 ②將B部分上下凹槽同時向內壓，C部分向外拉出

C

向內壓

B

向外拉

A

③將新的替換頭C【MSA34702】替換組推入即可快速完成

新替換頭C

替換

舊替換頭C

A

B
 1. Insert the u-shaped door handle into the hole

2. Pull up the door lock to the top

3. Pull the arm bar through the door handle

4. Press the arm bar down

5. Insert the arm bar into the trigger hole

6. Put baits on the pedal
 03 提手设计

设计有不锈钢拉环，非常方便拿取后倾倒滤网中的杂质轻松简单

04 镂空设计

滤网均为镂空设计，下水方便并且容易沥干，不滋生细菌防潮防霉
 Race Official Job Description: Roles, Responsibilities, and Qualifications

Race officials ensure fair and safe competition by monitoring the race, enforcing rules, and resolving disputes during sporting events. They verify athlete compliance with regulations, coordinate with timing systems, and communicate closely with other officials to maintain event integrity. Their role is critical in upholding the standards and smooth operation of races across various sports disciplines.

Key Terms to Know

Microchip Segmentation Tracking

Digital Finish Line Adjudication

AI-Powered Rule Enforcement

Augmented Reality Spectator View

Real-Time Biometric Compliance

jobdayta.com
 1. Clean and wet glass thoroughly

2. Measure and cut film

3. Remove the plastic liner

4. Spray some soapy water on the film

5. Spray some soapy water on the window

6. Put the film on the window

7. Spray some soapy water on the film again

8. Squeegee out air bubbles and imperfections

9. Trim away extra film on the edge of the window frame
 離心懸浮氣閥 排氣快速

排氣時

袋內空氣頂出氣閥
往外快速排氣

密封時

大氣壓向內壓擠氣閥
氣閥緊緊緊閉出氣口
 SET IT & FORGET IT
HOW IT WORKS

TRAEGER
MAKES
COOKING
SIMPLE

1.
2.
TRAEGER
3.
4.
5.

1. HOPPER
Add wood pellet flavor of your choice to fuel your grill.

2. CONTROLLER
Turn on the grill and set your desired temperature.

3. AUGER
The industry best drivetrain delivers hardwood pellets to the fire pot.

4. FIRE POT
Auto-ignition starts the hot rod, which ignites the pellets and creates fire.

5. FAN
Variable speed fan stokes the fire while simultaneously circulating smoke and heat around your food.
● ● ● ● ●
All lines containing "Pull" in the material above should appear in your reply, copied exactly.

2. Pull up the door lock to the top
3. Pull the arm bar through the door handle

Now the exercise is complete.